Comparing automated titrimetry method to manual titrimetry on samples from a production unit
In hospital preparations of ursodesoxycholic acid, an essay on 10 individual capsules of the batch is achieved by titrimetric dosage (see: European pharmacopeia 01/2017:1275) to ensure its content uniformity. This method can be manual or automated. Although the manual method is widespread in preparation units, it has several drawbacks, including operator-dependent variability (eg at the end point reading) and time-consuming. This last point becomes limiting when the volume of equivalence is large and volatile. In order to improve this assay, we compared manual titrimetry, currently in use with an automated titration technique.
Materials and methods
Ursolvan® 200mg was used to obtain solutions of known concentrations at: 10, 25 and 50 mg/mL (corresponding to doses in capsules prepared in the unit). The titrant was sodium hydroxide (NaOH 0.1M). Manual titration was done by colorimetric technique (addition of phenolphthalein) and automated titration with a titrimeter 905 Titrando Metrohm® - and a pH electrode. For each concentration, 10 measurements were taken by both methods (n=60). Accuracy (measure of relative standard deviation =RSD) was compared by Fisher Snedecor’s statistical test. The average deviation from theoretical concentration (=EM, tolerated threshold - 10% of theoretical concentration) and average handling time (=D, in minutes) was compared using the Wilcoxon Average Comparison Statistical Test (unpaired samples).

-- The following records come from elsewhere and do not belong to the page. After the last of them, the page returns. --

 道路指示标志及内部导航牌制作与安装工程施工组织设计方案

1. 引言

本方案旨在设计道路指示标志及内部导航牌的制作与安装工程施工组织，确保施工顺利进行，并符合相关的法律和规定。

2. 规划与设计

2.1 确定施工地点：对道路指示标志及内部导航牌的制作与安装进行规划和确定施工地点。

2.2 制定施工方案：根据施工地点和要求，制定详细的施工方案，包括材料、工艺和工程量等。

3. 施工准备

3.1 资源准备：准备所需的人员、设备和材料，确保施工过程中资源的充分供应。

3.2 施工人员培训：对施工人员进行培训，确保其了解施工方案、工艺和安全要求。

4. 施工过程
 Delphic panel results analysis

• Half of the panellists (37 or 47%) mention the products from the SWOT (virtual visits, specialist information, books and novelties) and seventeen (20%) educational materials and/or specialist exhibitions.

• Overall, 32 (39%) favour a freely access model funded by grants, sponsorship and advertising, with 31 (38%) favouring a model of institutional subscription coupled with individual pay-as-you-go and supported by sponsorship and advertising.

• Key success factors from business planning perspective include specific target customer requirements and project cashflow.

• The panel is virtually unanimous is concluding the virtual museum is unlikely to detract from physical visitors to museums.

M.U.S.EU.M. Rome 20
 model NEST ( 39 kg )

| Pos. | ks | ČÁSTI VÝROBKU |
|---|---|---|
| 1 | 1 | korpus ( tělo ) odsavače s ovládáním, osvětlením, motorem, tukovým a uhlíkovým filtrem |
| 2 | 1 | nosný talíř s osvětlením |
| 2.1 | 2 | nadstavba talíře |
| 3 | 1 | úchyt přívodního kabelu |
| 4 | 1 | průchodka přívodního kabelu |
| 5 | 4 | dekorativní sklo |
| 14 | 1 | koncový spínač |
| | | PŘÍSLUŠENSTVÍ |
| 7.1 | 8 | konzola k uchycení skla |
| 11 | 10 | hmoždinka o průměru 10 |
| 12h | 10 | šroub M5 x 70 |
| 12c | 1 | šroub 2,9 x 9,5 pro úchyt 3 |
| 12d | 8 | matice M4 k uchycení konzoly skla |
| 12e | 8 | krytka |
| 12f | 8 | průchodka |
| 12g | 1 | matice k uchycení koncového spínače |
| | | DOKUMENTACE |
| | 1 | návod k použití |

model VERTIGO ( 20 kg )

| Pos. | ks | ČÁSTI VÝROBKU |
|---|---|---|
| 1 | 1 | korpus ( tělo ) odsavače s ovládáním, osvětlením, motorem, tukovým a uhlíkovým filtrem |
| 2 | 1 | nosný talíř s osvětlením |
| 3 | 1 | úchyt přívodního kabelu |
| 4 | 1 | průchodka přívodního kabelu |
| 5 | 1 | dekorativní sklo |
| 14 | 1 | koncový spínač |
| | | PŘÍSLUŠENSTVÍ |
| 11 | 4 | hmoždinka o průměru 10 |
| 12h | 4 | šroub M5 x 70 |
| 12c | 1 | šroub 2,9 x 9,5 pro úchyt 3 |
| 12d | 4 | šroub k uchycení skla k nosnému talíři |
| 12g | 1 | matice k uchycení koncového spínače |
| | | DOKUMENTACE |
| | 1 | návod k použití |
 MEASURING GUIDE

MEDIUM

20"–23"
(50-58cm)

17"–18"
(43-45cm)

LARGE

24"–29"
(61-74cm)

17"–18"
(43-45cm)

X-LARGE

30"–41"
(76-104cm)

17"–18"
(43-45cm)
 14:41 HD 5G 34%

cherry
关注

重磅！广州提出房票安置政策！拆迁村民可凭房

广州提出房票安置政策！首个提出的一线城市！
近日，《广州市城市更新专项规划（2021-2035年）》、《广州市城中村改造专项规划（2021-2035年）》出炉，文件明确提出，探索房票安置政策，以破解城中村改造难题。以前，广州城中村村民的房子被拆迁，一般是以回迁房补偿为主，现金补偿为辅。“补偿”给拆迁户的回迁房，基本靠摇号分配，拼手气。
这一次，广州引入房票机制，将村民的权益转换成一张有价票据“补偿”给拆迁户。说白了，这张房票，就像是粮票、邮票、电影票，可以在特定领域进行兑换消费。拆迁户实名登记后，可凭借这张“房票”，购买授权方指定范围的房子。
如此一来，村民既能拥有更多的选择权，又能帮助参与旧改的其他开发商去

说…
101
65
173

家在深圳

RSDaut= 6.062% vs RSDman=5.722% at 10mg/mL (p>0.05), RSDaut=1.721% vs RSDman=2.583% at 25mg/mL (p<0.05), RSDaut= 0.863% vs RSDman=1.473% at 50mg/mL(p<0.05). EMaut 5.82% vs EMman=4.8% (p=0.5671), EMaut=1.43% vs EMman=6.5% (p=0.0005) and EMaut= 3.56% vs EMman=3% (p=0.4247) respectively for solutions at 10, 25 and 50mg/mL. L’EMtotal is dose-independent (p=0.0974). Finally, Daut=8.04min vs Dman=38.55min (p=0.0001), Daut=8.36min vs Dman=42min (p=0.0001) and Daut=8.25min vs Dman=47.94min (p=0.0001) for solutions 10, 25 et 50mg/mL respectively.
Analytical control by automated titration optimizes the capacity for hospital preparation analysis: significant improvement in accuracy (25 and 50mg/mL), no significant difference in EM between the two methods (10 and 50mg/mL). In addition to being significantly faster, this technique requires little presence time of the operator. The difference in EM between the two methods for 25mg/mL would be due to handling errors (human influence of the manual method). Reproducibility tests by different operators will be needed to improve the robustness of the study. This apparatus could also be used within the unit for other dosages (e.g.aqueous boric acid, acetylsalicylic acid, …).